The study, published in the Jan. 12 issue of the Journal of Zoology, used data on more than 900 bird species to understand avian aging factors; it may help explain underlying evolutionary principles that shape life spans for many organisms, including humans.
“We wanted to understand how long do birds live and whether we could relate longevity with factors that lower mortality,” said Paul Sherman, professor of neurobiology and behavior, and the paper’s senior author. Lead author Daniel Wasser ’08, a medical student at Tel Aviv University’s Sackler School of Medicine in Israel, researched this topic for three years as a Cornell undergraduate.
Some deadly forces — such as predators, parasites, food shortages and bad weather — are beyond an individual’s control, but such external causes of death — known as extrinsic mortality — can limit a species’ ability to pass on traits that allow individuals to live longer lives. If extrinsic mortality is high and animals die young, then genes that protect an animal and maintain bodily functions late in life are not strongly selected.

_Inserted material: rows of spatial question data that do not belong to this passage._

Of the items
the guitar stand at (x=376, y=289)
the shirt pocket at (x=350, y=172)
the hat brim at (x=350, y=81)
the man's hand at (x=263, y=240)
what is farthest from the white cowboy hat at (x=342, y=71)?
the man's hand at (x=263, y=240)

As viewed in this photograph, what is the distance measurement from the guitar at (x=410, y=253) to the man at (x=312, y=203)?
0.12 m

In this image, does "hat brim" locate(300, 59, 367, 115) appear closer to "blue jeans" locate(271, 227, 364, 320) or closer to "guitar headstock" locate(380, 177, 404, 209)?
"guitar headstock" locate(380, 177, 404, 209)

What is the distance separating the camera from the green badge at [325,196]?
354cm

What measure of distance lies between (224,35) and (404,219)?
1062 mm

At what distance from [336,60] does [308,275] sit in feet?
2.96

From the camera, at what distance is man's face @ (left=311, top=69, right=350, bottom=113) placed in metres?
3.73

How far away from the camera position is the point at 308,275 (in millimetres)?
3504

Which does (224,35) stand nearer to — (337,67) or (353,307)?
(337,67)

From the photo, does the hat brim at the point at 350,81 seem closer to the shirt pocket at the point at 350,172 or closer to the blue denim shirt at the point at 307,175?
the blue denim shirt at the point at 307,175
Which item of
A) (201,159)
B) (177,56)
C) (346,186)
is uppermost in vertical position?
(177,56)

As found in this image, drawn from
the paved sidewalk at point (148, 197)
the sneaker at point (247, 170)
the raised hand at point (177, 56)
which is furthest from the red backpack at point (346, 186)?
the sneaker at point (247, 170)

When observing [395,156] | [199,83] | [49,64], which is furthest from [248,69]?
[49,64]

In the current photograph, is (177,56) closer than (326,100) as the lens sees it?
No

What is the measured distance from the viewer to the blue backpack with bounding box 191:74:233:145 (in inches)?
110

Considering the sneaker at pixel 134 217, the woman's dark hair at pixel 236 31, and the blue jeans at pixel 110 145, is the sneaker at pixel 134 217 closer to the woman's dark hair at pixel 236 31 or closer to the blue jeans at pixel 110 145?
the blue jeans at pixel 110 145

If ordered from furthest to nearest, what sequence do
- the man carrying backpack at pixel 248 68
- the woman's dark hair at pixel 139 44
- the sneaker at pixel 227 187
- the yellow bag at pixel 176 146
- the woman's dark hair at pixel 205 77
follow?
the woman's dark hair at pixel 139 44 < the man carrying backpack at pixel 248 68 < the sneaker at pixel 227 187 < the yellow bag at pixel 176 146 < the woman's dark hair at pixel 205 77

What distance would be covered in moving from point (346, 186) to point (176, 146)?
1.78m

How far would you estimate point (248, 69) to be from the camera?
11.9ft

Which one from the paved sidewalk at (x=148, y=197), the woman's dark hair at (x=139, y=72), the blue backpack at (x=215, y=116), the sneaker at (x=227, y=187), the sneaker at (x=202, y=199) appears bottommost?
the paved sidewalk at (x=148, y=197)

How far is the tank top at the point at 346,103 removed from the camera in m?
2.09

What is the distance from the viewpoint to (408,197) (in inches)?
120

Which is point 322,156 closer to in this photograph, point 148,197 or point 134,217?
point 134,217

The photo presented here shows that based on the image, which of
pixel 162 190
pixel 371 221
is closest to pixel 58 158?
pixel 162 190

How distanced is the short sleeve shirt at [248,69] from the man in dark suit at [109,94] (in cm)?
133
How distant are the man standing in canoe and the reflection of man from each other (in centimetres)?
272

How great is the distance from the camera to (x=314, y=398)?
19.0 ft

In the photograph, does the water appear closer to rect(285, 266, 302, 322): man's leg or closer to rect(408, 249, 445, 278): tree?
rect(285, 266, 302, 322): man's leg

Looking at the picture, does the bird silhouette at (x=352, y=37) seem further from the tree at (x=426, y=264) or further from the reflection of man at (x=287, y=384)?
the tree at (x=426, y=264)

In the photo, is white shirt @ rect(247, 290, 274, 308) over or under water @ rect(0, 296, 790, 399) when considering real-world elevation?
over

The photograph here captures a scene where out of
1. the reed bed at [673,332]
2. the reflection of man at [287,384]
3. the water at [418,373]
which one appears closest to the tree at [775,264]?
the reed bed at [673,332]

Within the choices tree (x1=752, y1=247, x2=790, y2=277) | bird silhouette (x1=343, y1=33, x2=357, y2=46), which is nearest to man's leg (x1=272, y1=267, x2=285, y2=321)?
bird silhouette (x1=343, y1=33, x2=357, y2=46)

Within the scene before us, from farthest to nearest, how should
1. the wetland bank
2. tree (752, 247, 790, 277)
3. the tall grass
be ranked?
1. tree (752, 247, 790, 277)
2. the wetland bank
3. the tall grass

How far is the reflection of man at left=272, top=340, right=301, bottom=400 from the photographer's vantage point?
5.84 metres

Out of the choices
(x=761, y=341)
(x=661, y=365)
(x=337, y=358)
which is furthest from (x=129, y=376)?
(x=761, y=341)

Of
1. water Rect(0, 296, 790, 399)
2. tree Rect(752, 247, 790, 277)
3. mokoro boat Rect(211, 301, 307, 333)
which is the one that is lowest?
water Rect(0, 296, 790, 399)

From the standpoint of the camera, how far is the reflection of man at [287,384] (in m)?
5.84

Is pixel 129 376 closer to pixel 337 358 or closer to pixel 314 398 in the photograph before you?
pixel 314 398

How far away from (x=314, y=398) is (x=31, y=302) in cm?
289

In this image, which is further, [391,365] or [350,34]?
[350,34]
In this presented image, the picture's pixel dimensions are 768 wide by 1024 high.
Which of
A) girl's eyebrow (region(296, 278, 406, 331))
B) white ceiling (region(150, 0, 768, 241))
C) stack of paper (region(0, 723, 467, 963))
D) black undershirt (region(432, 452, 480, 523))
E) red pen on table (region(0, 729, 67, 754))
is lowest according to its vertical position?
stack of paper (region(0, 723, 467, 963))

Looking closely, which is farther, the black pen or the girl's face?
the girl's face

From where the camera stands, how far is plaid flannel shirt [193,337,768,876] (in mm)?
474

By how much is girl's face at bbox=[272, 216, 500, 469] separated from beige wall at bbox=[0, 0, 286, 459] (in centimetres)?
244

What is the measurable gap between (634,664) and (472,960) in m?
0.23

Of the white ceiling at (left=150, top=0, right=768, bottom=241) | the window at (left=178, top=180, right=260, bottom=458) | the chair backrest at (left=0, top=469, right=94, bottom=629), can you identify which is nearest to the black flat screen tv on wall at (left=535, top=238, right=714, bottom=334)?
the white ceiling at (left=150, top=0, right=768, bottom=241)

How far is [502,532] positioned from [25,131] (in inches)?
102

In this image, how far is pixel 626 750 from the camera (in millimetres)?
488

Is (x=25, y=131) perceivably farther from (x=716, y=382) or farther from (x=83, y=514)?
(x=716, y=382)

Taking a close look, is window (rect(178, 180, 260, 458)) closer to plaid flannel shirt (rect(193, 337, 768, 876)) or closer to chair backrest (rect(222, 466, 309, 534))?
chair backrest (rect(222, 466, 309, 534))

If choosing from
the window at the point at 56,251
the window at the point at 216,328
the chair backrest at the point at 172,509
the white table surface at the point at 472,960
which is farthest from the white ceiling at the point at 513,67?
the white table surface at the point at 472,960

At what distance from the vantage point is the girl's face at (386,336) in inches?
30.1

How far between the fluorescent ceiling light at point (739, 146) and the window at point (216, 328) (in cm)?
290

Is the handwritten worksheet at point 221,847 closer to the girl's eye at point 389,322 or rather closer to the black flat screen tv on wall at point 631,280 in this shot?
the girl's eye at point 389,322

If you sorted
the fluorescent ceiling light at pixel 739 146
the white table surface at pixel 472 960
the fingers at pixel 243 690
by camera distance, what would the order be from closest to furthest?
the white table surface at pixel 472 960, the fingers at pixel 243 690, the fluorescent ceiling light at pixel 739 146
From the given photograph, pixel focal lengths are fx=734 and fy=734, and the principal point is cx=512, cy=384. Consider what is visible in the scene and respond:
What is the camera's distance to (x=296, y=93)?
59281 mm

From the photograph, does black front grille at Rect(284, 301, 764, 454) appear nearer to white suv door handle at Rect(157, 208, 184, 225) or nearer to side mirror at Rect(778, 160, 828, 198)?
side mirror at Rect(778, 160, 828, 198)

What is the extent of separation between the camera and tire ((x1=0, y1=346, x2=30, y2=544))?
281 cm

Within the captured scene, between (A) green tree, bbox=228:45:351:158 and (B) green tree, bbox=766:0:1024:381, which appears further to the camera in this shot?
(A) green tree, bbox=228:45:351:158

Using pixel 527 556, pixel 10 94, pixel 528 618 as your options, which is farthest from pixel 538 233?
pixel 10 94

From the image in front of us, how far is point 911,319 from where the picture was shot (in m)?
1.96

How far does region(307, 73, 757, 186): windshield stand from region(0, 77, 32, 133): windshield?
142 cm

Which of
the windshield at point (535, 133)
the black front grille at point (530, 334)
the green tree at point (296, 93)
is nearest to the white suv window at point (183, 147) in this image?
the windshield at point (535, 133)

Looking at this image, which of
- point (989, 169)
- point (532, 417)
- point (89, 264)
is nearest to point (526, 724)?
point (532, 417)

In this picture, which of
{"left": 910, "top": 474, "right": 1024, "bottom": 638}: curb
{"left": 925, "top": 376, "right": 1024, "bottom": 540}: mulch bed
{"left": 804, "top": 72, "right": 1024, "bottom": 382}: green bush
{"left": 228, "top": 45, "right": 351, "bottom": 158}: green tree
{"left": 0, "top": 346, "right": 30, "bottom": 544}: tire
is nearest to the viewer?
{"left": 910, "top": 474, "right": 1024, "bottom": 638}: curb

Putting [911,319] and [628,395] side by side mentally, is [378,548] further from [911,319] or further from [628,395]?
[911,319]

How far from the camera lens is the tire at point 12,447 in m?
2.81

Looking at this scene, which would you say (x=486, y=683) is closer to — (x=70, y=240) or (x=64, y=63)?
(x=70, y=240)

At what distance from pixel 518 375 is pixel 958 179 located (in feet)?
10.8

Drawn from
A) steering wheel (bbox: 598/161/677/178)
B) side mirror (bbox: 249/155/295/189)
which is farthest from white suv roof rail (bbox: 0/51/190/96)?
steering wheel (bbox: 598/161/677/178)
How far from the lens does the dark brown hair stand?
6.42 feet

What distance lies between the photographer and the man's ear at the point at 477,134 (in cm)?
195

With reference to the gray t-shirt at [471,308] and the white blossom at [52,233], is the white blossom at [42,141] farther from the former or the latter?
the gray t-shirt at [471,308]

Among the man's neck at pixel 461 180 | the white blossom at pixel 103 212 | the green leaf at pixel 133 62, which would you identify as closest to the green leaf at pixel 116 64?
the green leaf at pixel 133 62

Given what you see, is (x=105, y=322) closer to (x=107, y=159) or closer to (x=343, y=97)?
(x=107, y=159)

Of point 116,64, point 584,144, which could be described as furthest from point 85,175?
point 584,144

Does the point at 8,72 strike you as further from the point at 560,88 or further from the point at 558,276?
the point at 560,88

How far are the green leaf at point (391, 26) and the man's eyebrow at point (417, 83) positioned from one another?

Mary Sandman/Great Backyard Bird Count
|Eastern bluebirds (male and female shown here) are short lived species with average life spans under 10 years.|
On the other hand, “when rates of extrinsic mortality are low, so that many individuals in a population can live to old age, physiological mechanisms of damage control and repair among the aged frequently will be selected and senescence (biological aging) will be postponed, allowing for a greater production of offspring,” said Wasser.
By computerizing maximum life spans and body masses for 936 bird species — 470 of which included data for nine ecological, behavioral and physiological variables that have been hypothesized to affect the evolution of avian life spans — Wasser and Sherman found that body mass, diet, sociality and whether they nested on the mainland or an island significantly affect maximum life spans.
For example, bigger birds have fewer predators; herbivorous birds avoid risks that carnivorous birds may face, such as getting hurt or picking up parasites and pathogens when attacking prey, and compared to carnivores, may find food more readily available; social species can mob and warn of predators, and may find safety or may hide in numbers; and island breeders face fewer predators, pathogens and parasites.
“All of those things are associated with lower extrinsic mortality,” Sherman said.
Such variables as breeding latitude, breeding habitat, nest-site location and migratory behavior do not have significant effects on longevity, the researchers reported.
They also explored why birds, relative to mammals, have long life spans despite their high “rates of living” — i.e., their high metabolic rates, high oxygen consumption for their size, higher body temperatures and higher blood sugar levels, all indicators of living hard and fast, which should shorten life spans. But the ability to fly, among other qualities, allows birds to escape predators, allowing some of them to develop longer life spans.
The study was funded by the U.S. Fish and Wildlife Service and Cornell’s College of Arts and Sciences, Agricultural Experiment Station and Stephen H. Weiss Presidential Fellowship Fund.